Instruction:
Rewrite the material starting at the line containing "Approximately how far" and ending at the line containing "5. the tree trunk at (x=9, y=361)", with "leafy shrub" changed to "green bush" and everything else left the same.

Records for the exercise:

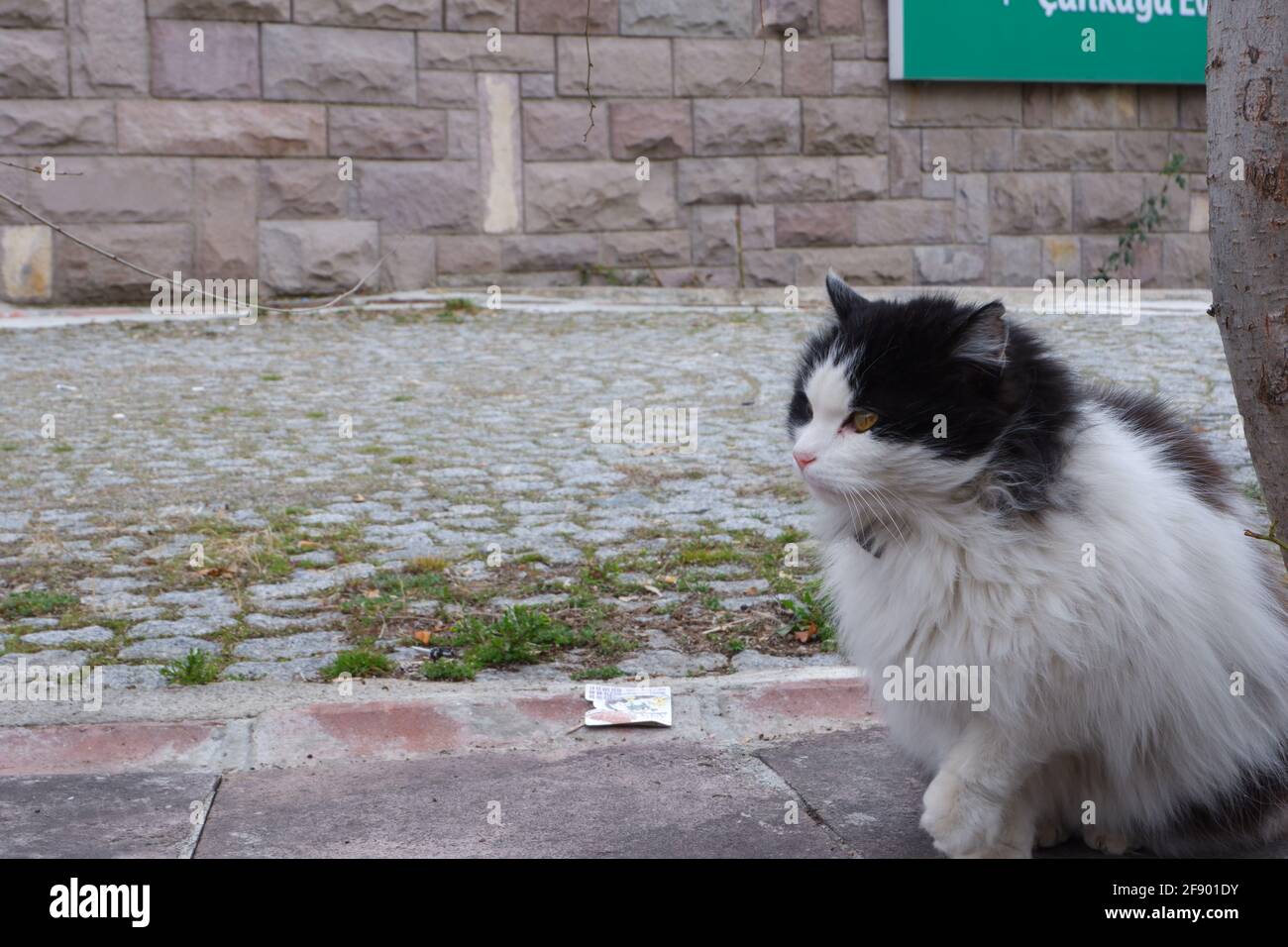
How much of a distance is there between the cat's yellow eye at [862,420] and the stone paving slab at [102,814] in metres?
1.58

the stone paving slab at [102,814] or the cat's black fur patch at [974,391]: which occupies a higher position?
the cat's black fur patch at [974,391]

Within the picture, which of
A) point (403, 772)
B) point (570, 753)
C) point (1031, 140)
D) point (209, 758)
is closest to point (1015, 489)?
point (570, 753)

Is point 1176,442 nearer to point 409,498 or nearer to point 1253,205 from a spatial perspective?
point 1253,205

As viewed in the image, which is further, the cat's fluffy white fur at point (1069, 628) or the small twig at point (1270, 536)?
the small twig at point (1270, 536)

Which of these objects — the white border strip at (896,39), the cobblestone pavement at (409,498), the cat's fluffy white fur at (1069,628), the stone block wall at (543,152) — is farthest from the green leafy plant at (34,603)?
the white border strip at (896,39)

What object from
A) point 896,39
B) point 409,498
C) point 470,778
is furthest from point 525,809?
point 896,39

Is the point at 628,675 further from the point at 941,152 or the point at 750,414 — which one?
the point at 941,152

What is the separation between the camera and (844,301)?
2.89 meters

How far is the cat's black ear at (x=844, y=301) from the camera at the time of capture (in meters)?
2.84

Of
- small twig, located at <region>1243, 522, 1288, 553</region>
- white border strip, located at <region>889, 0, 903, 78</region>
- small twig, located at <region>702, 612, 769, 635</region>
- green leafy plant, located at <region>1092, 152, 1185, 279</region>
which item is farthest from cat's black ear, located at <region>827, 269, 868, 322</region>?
green leafy plant, located at <region>1092, 152, 1185, 279</region>

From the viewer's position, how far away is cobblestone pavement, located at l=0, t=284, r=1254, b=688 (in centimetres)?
415

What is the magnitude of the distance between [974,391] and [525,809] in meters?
1.32

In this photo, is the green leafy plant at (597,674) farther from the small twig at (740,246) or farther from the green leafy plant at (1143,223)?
the green leafy plant at (1143,223)

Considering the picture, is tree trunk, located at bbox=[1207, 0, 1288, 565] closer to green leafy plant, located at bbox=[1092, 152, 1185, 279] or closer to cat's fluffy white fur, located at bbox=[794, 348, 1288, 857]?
cat's fluffy white fur, located at bbox=[794, 348, 1288, 857]
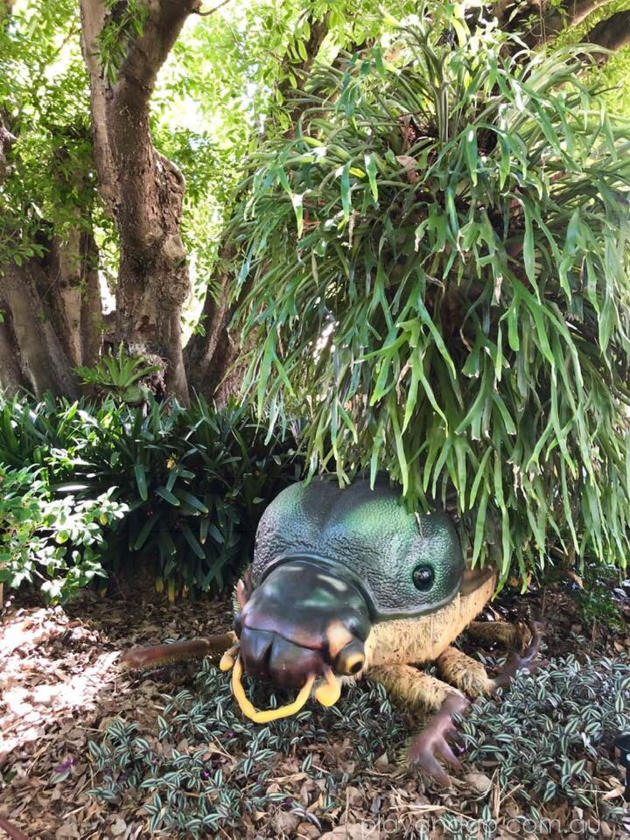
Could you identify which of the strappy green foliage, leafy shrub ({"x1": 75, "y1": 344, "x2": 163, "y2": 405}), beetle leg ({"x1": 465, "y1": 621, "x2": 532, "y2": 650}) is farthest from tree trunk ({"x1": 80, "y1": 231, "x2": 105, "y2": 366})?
beetle leg ({"x1": 465, "y1": 621, "x2": 532, "y2": 650})

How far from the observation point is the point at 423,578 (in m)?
1.70

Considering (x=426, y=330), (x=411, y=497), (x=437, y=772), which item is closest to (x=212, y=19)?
(x=426, y=330)

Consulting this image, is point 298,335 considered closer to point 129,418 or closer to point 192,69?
point 129,418

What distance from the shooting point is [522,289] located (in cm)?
147

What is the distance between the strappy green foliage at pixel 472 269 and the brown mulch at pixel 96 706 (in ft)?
2.13

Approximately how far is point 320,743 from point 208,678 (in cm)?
42

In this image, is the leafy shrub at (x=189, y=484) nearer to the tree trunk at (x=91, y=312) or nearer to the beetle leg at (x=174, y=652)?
the beetle leg at (x=174, y=652)

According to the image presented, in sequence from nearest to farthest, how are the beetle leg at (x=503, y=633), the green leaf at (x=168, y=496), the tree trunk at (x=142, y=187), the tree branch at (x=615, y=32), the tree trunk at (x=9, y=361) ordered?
1. the beetle leg at (x=503, y=633)
2. the green leaf at (x=168, y=496)
3. the tree trunk at (x=142, y=187)
4. the tree branch at (x=615, y=32)
5. the tree trunk at (x=9, y=361)

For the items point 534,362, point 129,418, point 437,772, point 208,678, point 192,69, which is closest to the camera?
point 437,772

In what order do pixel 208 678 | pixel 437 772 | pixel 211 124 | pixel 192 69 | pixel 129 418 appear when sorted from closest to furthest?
pixel 437 772, pixel 208 678, pixel 129 418, pixel 192 69, pixel 211 124

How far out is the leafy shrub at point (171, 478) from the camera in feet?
8.42

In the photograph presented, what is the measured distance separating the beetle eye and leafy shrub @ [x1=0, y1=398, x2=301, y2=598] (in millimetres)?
965

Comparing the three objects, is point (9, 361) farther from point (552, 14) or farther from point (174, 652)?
point (552, 14)

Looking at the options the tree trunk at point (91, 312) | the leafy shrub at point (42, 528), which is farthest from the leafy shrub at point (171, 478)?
the tree trunk at point (91, 312)
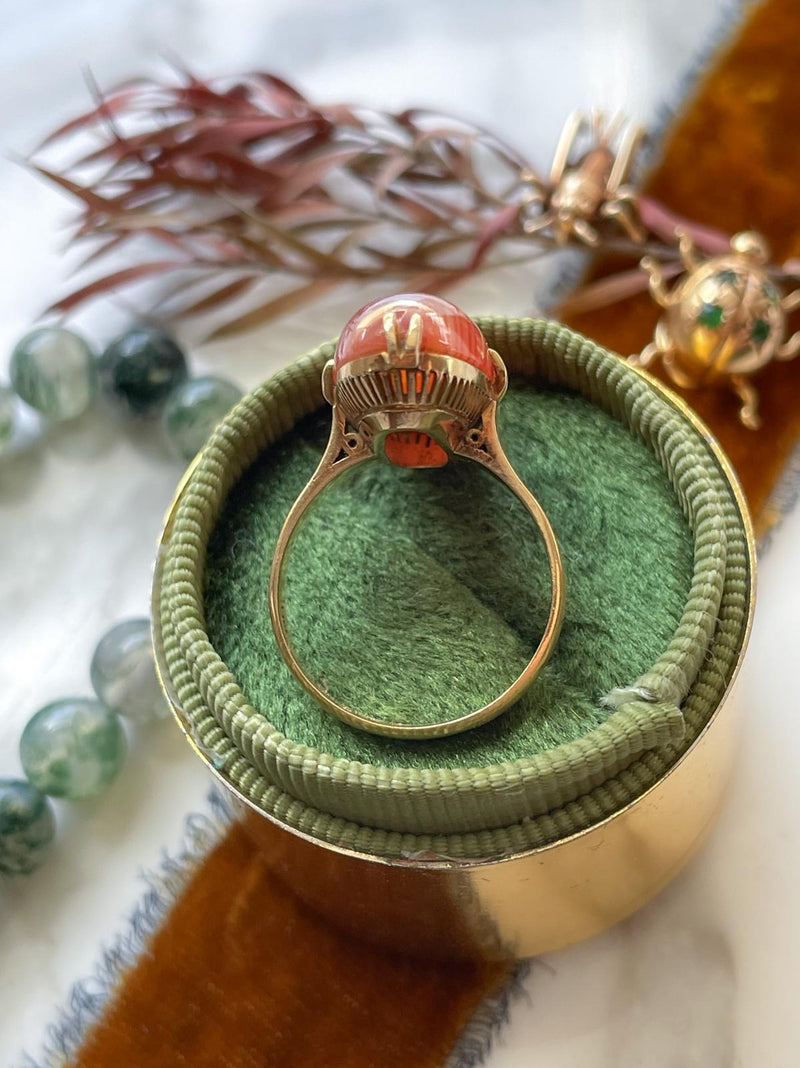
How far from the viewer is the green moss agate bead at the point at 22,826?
0.61 m

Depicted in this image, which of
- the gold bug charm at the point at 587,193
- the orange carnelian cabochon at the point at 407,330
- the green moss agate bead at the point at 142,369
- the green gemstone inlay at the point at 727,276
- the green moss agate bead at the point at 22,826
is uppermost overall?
the orange carnelian cabochon at the point at 407,330

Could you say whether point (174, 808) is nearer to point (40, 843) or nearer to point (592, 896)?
point (40, 843)

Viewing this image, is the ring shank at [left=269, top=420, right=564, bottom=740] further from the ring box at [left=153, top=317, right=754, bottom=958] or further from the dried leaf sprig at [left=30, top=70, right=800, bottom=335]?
the dried leaf sprig at [left=30, top=70, right=800, bottom=335]

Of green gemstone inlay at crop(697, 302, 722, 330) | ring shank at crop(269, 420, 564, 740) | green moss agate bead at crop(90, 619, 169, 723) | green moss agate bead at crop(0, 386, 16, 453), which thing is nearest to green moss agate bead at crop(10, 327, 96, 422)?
Result: green moss agate bead at crop(0, 386, 16, 453)

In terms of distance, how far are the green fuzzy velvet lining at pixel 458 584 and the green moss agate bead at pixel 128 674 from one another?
0.12 meters

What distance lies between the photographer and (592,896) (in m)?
0.54

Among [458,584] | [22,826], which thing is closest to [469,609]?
[458,584]

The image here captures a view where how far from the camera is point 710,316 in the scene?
0.69 metres

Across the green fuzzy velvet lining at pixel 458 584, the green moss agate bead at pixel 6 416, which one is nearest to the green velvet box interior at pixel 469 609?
the green fuzzy velvet lining at pixel 458 584

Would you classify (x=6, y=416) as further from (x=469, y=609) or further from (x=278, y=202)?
(x=469, y=609)

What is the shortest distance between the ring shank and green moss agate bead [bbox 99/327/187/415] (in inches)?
9.5

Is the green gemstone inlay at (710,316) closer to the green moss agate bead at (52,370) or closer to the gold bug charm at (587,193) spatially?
the gold bug charm at (587,193)

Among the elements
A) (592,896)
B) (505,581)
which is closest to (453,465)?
(505,581)

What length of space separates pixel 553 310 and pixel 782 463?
178 millimetres
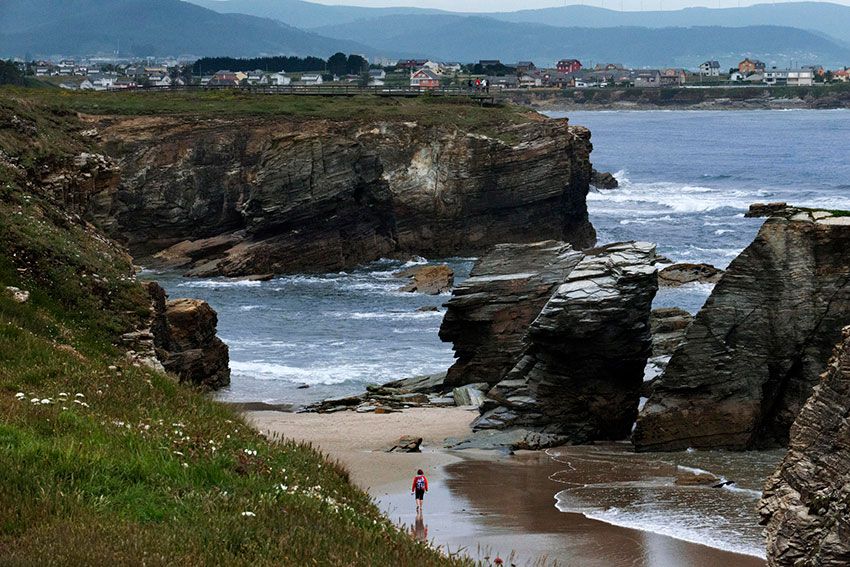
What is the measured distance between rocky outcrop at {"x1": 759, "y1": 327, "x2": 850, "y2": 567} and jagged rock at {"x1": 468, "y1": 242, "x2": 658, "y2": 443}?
478 inches

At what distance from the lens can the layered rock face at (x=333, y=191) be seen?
6538 centimetres

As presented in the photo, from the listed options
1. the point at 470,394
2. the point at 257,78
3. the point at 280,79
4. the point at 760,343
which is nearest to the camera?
the point at 760,343

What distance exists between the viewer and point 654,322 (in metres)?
40.1

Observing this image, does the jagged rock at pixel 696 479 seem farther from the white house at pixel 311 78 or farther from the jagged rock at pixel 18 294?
the white house at pixel 311 78

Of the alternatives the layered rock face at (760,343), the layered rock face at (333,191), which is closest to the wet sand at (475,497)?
the layered rock face at (760,343)

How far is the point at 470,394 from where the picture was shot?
34469 mm

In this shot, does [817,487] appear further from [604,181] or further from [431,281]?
[604,181]

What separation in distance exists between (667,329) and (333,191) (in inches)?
1180

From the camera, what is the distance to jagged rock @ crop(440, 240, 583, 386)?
3391 cm

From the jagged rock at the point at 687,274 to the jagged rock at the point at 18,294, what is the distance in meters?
39.2

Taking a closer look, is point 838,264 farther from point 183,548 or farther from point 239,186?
point 239,186

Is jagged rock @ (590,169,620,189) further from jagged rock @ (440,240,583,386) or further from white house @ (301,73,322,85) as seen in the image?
jagged rock @ (440,240,583,386)

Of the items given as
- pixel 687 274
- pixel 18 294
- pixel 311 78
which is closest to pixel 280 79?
pixel 311 78

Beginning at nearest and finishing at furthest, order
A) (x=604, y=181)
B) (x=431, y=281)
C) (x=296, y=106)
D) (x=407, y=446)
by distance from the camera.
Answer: (x=407, y=446), (x=431, y=281), (x=296, y=106), (x=604, y=181)
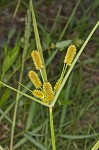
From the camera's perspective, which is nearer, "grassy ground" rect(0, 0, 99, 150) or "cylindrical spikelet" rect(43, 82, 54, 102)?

Full solution:
Approximately how far is point 320,743 from point 208,678 (in cm)?
42

In this image, is the green bush at (x=189, y=484) nearer to the tree trunk at (x=91, y=312) or nearer to the beetle leg at (x=174, y=652)?
the beetle leg at (x=174, y=652)

According to the image presented, in sequence from nearest to farthest, how are the beetle leg at (x=503, y=633), the green leaf at (x=168, y=496), the tree trunk at (x=142, y=187), the tree branch at (x=615, y=32), the tree trunk at (x=9, y=361) ordered?
1. the beetle leg at (x=503, y=633)
2. the green leaf at (x=168, y=496)
3. the tree trunk at (x=142, y=187)
4. the tree branch at (x=615, y=32)
5. the tree trunk at (x=9, y=361)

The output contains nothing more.